De retour en bord de mer, juste après la batterie de la Mounine, apparaissent des vestiges du mur de la Méditerranée : un beau poste de tir allemand surnommé « tobrouk » car utilisé pour la première fois dans cette ville. C’est un bunker individuel qui pouvait être armé d’une mitrailleuse, d’un mortier, d’un petit canon voire d’une tourelle de char ou tout simplement d’un fusil comme cela semble être le cas ici. Le reste d’une tranchée se devine avec quelques barbelés d’époque. Les allemands qui aimaient les choses ordonnées avaient attribué le numéro 185 aux positions de défense de la calanque de Marseilleveyre. . Un sous-officier et 14 hommes de troupe composaient la garnison allemande d’occupation. Peu avant la libération, Ils disposaient pour défendre la position de 3 mitrailleuses légères dont une installée en Tobrouk et 1 canon antichar de 75mm.
Tobrouk allemand à coté de la batterie de la Mounine reste de tranchée allemande
Si on continue la balade et que l’on traverse la plage pour remonter de l’autre côté de la calanque, on arrive à un deuxième Tobrouk allemand, phagocyté par un cabanonier qui a remplacé les canonniers. Le trou de combat est bouché par de la calandrite mais on devine la tranchée d’accès qui permettait d’y accéder.
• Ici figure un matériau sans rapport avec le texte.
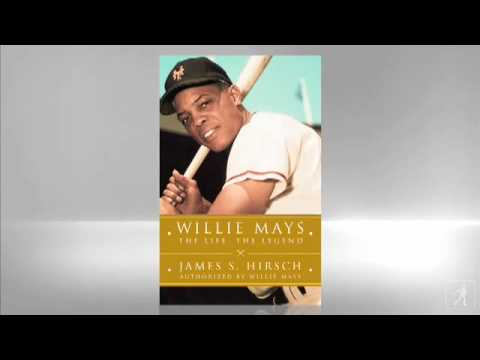 An Interview with Baseball Legend Willie Mays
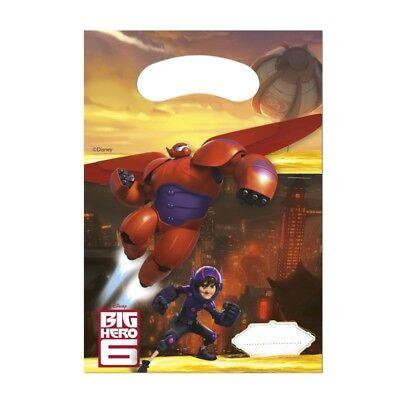 Big Hero 6 BAYMAX ries.. Robowabohu Party Tüten Deko Kindergeburtstag ()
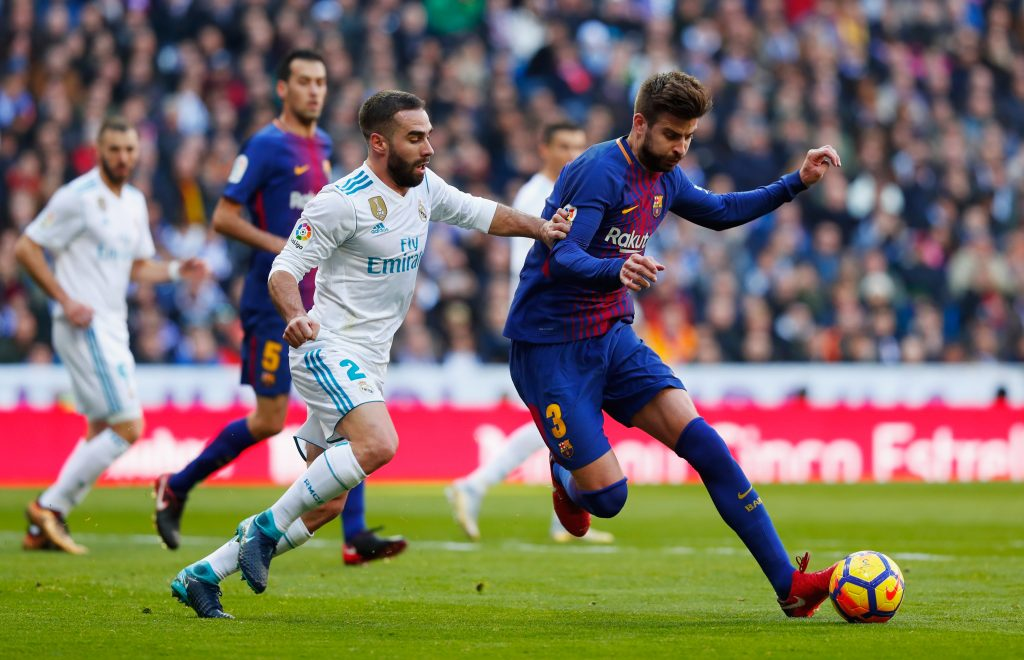 Pique reveals hilarious Barcelona Real Madrid players Whatsapp banter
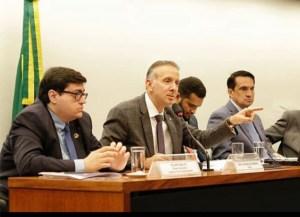 Aguinaldo segue agenda de debates acerca da Reforma Tributária e destaca expectativa para os Seminários Regionais sobre o tema
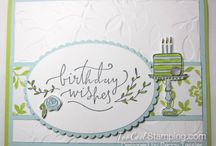 Happiest of Days Stampin! Up!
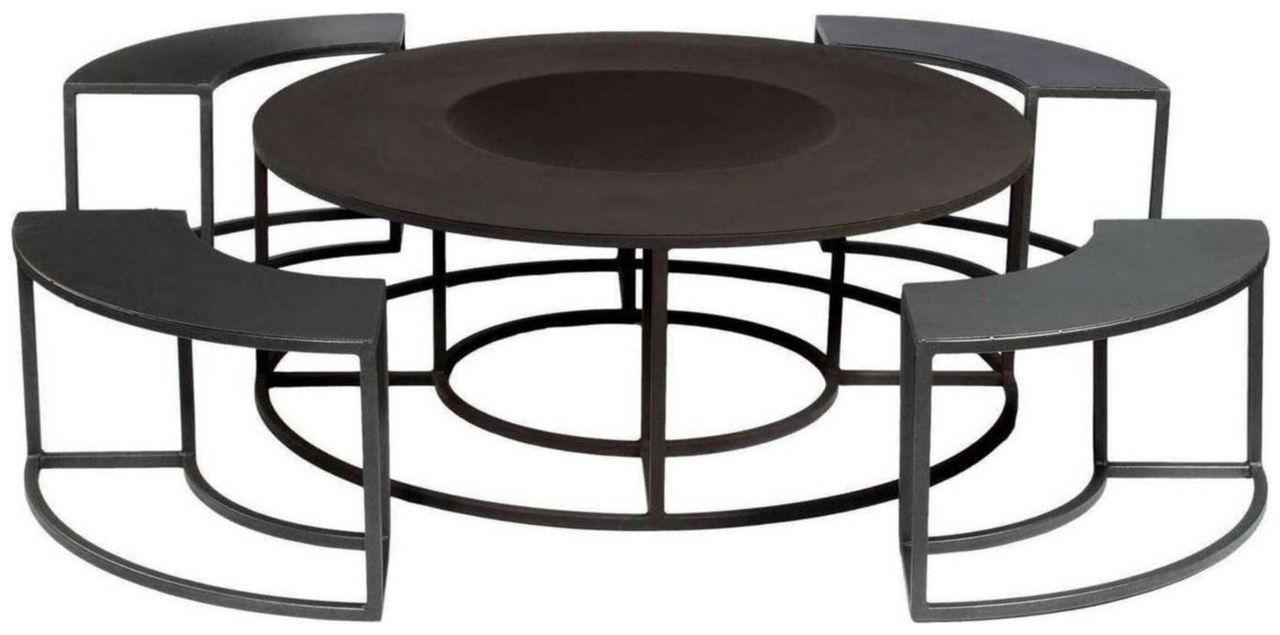 holz kohle feuerschale grill garten sport. Black Bedroom Furniture Sets. Home Design Ideas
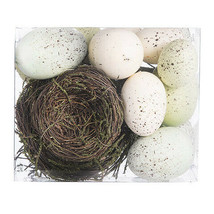 Darice Easter Nest and Eggs: 13 pieces w - $15.99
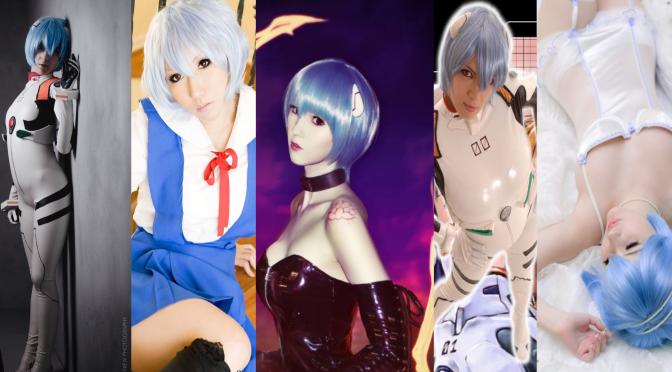 Rei Ayanami Cosplay (Evangelion) – Gata da Semana Especial
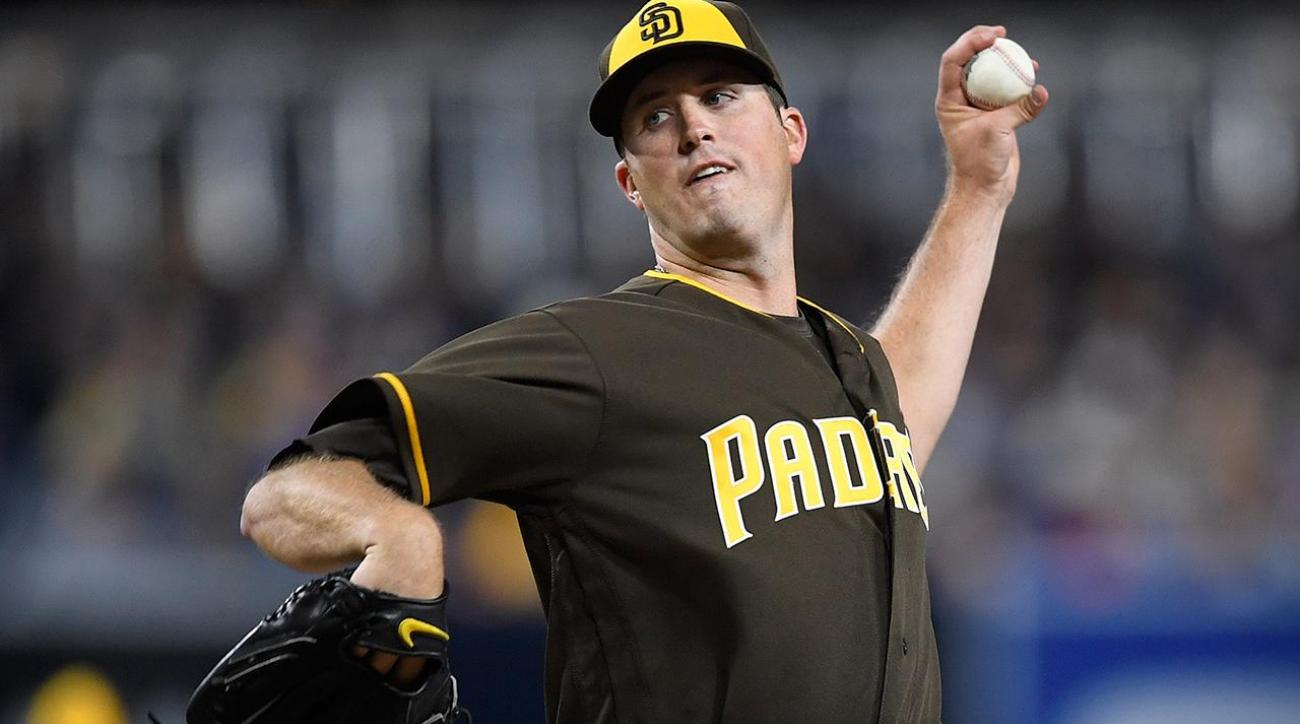 Report: Padres trade pitcher Drew Pomeranz to Red Sox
Tobrouk allemand n°2 à l'est de la calanque de Marseilleveyre
Au niveau du Tobrouk, on peut apercevoir les fondations d’un muret dépassant à peine du sol. C’est ce qu’il reste de la batterie initiale qui protégeait la crique. Cette position ancienne pour un seul canon était déjà abandonnée sous Napoléon 1er
Fondations de la vieille batterie pour 1 canon.
A 50 mètres de là, la batterie de Riou (ainsi appelé dans l’atlas de 1818) nous tend les bras. Avec sa consœur de la Mounine, elle protégeait le mouillage de Riou qui pouvait abriter 10 à 12 vaisseaux de ligne. Les canons étaient disposés en ligne droite protégés par un talus de terre et un mur en pierre. Elle fut agrandie en 1812 à partir d’une position droite pour 2 canons sur affut de côte et un corps de garde pour 8 soldats. Un corps de garde pour 30 soldats fut construit ainsi qu’un nouveau magasin à poudre. Batterie de Riou en 1813 et de nos jours vue générale de la batterie de Riou
Il ne reste pas grand-chose de la batterie si ce n’est le logement du gardien, la cuisine et le corps de garde qui ont été transformés en cabanons. Le grand mur de pierre qui ceinturait la plateforme de tir a disparu à l’exception d’un petit morceau. Là aussi, il y a des chances que les pierres taillées ont été réemployées pour construire les bâtiments de la gravière.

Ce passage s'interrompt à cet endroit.